EXERCISE TEXT.
[Start of Attachment]
St Matthew's was built in 1840 as a chapel of ease. It was constructed at the bottom of Mont Felard for the benefit of parishioners whom were unable to climb the hill to attend St Lawrence's Church. In 1934, Florence Boot, Lady Trent, the widow of Jesse Boot of Boots the Chemists, commissioned an extensive renovation of the church by architect A. B. Grayson and French glass designer René Lalique. According to BBC News, the church is noted as "the only remaining and complete example of ... Lalique's heavy, clouded glass."

==Assessment and administration==
On 26 September 2008, St Matthew's was listed as a Site of Special Interest by Jersey Heritage for its architectural, historical and artistic special interest. In 2010 the church received £125,000 worth of funding for restoration.
[End of Attachment]
ACTIONS TO TAKE.
**a.** In the text about St Matthew's church, which architect did Florence Boot, Lady Trent, commission for the 1934 renovation?
**b.** Write a few more sentences to carry the St Matthew's church text forward from its final sentence.

DATA BLOCK.
[Start of Attachment]
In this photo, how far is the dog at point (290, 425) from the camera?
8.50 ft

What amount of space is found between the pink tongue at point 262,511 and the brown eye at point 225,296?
[End of Attachment]
SOLVED PROBLEMS.
**a.** A. B. Grayson

**b.**
St Matthew's is an active Church of England church in the Diocese of Salisbury (formerly under the Diocese of Winchester, but was transferred to Salisbury in 2022 which is part of the Province of Canterbury. The church is part of the Deanery of Jersey. As of 2010, the church's vicar is the Reverend Philip James Warren. In 2024, the church applied for planning permission to demolish its church hall and vicarage in order build a new community centre in its place. This was because the vicarage was costing too much to maintain while lacking disability access and the hall was unable to host certain groups due to its size.